__SHORT TASK__
Give only the number of lines below that contain the string "blue", matching case exactly.
** start of RECORDS SHOWN **
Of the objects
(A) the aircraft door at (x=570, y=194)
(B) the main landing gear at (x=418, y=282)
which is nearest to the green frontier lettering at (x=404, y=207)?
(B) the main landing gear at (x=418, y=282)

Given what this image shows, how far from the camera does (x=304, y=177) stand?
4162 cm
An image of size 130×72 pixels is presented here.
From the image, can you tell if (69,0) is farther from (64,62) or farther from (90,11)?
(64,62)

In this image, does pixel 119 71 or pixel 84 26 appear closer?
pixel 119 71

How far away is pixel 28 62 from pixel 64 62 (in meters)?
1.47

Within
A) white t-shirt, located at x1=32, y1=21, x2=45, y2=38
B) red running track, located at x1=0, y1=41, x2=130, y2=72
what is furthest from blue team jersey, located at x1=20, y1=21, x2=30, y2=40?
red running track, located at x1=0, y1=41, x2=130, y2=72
** end of RECORDS SHOWN **
** start of RECORDS SHOWN **
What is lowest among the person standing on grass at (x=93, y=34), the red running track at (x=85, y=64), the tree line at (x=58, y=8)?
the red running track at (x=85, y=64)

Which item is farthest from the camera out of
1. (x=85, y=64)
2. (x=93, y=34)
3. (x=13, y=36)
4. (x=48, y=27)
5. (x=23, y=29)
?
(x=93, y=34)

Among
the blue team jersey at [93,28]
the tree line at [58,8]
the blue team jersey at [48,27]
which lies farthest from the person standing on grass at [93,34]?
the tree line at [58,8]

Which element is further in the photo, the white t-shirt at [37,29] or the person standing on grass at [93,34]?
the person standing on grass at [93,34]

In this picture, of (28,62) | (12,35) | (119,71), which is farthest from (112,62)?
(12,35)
** end of RECORDS SHOWN **
__TASK RESULT__
3